Introductory Note
On February 7, 2020 (the Closing Date), Vertiv Holdings Co (formerly known as GS Acquisition Holdings Corp) (the
Company or GSAH), consummated its previously announced business combination pursuant to that certain Agreement and Plan of Merger, dated as of December 10, 2019 (the Merger Agreement), by and among the
Company, Vertiv Holdings, LLC, a Delaware limited liability company (Vertiv Holdings), VPE Holdings, LLC, a Delaware limited liability company (the Vertiv Stockholder), Crew Merger Sub I LLC, a Delaware limited liability
company and a direct, wholly-owned subsidiary of the Company (First Merger Sub), and Crew Merger Sub II LLC, a Delaware limited liability company and a direct, wholly-owned subsidiary of the Company (Second Merger Sub).
As contemplated by the Merger Agreement and as described in the Companys definitive proxy statement filed with the United States
Securities and Exchange Commission (the SEC) on January 17, 2020 (the Proxy Statement) in the section entitled Proposal No. 1 Approval of the Business Combination beginning on
page 126, (1) First Merger Sub merged with and into Vertiv Holdings, with Vertiv Holdings continuing as the surviving entity (the First Merger) and (2) immediately following the First Merger and as part of the same overall
transaction as the First Merger, Vertiv Holdings merged with and into Second Merger Sub, with Second Merger Sub continuing as the surviving entity (the Second Merger and, collectively with the First Merger and the other transactions
contemplated by the Merger Agreement, the Business Combination). In connection with the Second Merger, Second Merger Sub, as the surviving entity, was renamed Vertiv Holdings, LLC. As a result of the consummation of the
Business Combination, (a) the Company directly owns all of the equity interests of Vertiv Holdings and indirectly owns the equity interests of its subsidiaries (Vertiv Holdings collectively with its subsidiaries, Vertiv) and
(b) the Vertiv Stockholder, the sole equity owner of Vertiv Holdings prior to the Business Combination, now holds 118,261,955 shares of the Companys Class A common stock, par value $0.001 per share (Class A common
stock). In connection with the Business Combination, the registrant changed its name from GS Acquisition Holdings Corp to Vertiv Holdings Co.
As previously reported by the Company on a Current Report on Form 8-K filed with the SEC, on
February 6, 2020, the Companys stockholders, at a special meeting of the Company, approved and adopted the Merger Agreement, and approved the Business Combination proposal and the other related proposals presented in the Proxy Statement.
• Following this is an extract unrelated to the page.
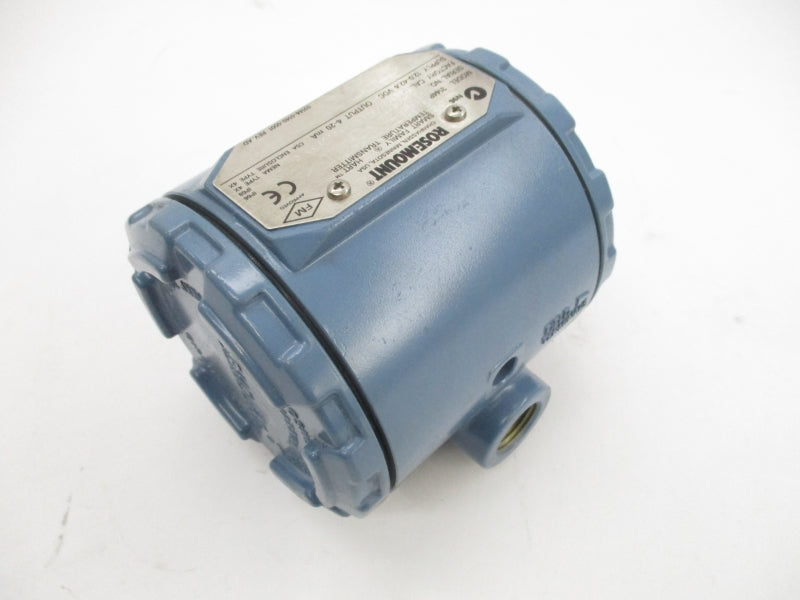ROSEMOUNT 3144PD1A1NAB4 12.0-42.4VDC 4-20MA NSMP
In connection with the Business Combination, a total of one stockholder of the Company elected to redeem 250 shares of Class A common stock, representing approximately 0.0% of the Companys issued and outstanding Class A common stock.
The aggregate merger consideration paid by the Company in connection with the consummation of the Business Combination was approximately
$1.5 billion (the Merger Consideration). The Merger Consideration was paid in a combination of cash and stock. The amount of cash consideration paid to the Vertiv Stockholder upon the consummation of the Business Combination was
approximately $342 million. The remainder of the consideration paid to the Vertiv Stockholder upon the consummation of the Business Combination was stock consideration (the Stock Consideration), consisting of approximately
118 million newly-issued shares of the Class A common stock, which shares were valued at $10.00 per share for purposes of determining the aggregate number of shares of the Class A common stock payable to the Vertiv Stockholder as part
of the Merger Consideration. In addition, the Vertiv Stockholder is entitled to receive additional future consideration with respect to the Business Combination in the form of amounts payable under the Tax Receivable Agreement (as defined below).
Concurrently with the execution of the Merger Agreement, the Company entered into subscription agreements with certain investors
(collectively with their permitted transferees, the PIPE Investors) and certain executive officers of the post-business combination company (collectively, the Subscribing Vertiv Executives) pursuant to which the PIPE
Investors and the Subscribing Vertiv Executives collectively subscribed for 123,900,000 shares of the Class A common stock for an aggregate purchase price equal to $1,239,000,000 (the PIPE Investment). The PIPE Investment was
consummated in connection with the consummation of the Business Combination. Each of the prior holders of the Companys Class B common stock, par value $0.001 per share (Class B common stock), agreed to waive the
anti-dilution adjustments provided for in the Companys Amended and Restated Certificate of Incorporation, which were applicable to the Class B common stock. As a result of such waiver, the 17,250,000 shares of the Class B common
stock automatically converted into shares of Class A common stock on a one-for-one basis upon the consummation of the Business Combination.
The above description of the Merger Agreement and the Business Combination does not purport to be complete and is qualified in its entirety by
the full text of the Merger Agreement, which is included as Exhibit 2.1 to this Current Report on Form 8-K (this Current Report) and is incorporated herein by reference.
Capitalized terms used herein and not otherwise defined have the meaning set forth in the Proxy Statement.